George F. Reeves ’61

George F. Reeves, 82, of Avondale Estates, was born in Columbia, MS on October 13, 1939 and passed following a brief illness on June 5, 2022 in Decatur, GA.

George was educated at Davidson College followed by Columbia Theological Seminary and later Georgia Tech. He was a pastor for five years and then worked in computers all the way from punch cards to networking. A lifelong amateur radio enthusiast, he was passionate about music, singing, travel and family. He was active in the Presbyterian Church his whole life.

George is survived by wife, Marion Reeves, Avondale Estates; siblings, Blanche Woodiel, MO, Robert Reeves (Barbara), CA, Carol Adams (Paul), MS; children, Elizabeth Randolph, Lula, GA, Judi Stuart, Burlington, NC, G. Martin Reeves (Michelle), Decatur, GA, Catherine Aiken (Chris Place), Avondale Estates, GA; 6 grandchildren, 1 great-grandson as well as a large extended family.

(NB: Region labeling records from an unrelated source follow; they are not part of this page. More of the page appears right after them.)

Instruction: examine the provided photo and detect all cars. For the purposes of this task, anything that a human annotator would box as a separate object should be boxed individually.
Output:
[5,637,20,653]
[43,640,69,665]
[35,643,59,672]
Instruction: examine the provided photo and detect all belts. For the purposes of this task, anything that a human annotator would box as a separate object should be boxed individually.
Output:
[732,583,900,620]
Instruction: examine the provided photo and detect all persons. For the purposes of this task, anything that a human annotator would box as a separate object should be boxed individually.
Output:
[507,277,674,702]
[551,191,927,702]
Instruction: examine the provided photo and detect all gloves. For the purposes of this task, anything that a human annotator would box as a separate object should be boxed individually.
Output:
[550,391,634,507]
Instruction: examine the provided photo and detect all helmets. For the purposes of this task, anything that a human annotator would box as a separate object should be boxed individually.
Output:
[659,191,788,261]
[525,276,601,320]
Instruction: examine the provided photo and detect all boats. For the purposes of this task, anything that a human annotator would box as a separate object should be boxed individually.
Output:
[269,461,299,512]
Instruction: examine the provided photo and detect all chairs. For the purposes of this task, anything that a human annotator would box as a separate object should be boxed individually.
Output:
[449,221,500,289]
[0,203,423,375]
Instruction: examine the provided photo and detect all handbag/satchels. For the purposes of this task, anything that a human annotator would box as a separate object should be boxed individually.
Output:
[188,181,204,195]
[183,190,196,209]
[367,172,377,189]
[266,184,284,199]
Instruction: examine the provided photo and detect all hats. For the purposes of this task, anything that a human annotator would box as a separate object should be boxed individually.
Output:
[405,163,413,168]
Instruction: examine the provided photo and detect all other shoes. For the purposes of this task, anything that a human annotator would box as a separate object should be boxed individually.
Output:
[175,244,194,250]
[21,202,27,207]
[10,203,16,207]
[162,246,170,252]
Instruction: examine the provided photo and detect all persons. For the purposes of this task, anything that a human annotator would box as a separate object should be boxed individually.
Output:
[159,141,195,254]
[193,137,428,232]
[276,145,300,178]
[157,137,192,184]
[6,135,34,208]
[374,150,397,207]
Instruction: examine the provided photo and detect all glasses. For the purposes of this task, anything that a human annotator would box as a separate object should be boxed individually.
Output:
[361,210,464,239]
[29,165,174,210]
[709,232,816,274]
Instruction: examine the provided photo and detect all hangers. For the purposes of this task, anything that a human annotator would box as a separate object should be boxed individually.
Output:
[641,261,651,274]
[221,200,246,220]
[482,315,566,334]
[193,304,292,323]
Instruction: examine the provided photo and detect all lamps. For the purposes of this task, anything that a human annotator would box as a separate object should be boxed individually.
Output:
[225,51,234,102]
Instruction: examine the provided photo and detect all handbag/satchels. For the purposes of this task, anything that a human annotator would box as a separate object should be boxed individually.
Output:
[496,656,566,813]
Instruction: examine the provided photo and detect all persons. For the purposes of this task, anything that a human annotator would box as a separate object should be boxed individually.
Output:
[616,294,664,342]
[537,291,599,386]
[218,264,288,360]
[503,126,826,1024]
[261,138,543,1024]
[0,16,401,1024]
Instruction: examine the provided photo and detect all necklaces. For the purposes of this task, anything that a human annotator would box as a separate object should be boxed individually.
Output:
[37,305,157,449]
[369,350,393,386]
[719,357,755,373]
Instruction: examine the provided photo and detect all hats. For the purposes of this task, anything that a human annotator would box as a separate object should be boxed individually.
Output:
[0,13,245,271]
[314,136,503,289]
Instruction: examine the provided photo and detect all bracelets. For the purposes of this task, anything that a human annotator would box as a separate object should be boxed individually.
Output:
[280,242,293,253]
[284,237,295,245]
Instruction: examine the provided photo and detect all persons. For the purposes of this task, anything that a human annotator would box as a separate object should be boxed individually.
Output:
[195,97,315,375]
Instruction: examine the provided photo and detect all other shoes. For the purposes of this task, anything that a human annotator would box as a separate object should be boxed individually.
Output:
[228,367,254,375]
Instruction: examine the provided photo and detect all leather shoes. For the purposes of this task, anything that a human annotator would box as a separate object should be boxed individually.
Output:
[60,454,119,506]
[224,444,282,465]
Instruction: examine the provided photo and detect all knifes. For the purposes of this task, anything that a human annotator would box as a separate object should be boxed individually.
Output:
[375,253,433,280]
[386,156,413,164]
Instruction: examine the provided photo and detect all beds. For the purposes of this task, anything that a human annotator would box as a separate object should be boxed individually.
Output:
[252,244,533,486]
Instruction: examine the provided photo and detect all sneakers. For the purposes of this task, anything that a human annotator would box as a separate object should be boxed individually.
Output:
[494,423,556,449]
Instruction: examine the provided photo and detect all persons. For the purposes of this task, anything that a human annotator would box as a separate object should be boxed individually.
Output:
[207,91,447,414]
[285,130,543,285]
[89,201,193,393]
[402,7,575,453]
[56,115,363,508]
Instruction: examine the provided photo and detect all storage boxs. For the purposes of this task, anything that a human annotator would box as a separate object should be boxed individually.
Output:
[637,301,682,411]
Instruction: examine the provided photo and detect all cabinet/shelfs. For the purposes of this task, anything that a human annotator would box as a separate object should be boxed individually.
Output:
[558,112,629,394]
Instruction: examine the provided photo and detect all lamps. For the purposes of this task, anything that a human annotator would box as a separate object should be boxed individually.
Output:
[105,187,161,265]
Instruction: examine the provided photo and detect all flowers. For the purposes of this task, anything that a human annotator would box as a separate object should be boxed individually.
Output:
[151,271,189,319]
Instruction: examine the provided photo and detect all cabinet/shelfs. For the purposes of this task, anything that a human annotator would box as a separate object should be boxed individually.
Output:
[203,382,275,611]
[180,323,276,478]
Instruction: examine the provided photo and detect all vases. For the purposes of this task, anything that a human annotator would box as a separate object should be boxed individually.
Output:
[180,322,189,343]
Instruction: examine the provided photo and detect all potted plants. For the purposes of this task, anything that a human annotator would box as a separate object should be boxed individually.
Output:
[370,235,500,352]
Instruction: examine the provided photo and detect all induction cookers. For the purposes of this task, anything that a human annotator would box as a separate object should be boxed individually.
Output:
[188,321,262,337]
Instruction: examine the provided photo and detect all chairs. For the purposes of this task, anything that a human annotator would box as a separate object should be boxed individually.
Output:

Memorial to be held 10:00 AM, June 25, 2022 at North Decatur Presbyterian Church. In lieu of flowers, donations can be made to Habitat for Humanity, the Pastor’s Fund at North Decatur Presbyterian Church, or Clifton Sanctuary Ministries.

David Sidney McCarty ’61

Rev. David Sidney McCarty Jr., 83, was united with the Church Triumphant on Saturday, March 5th, 2022.  He passed away at his home in Rocky Mount, Virginia in the care of his son Wesley.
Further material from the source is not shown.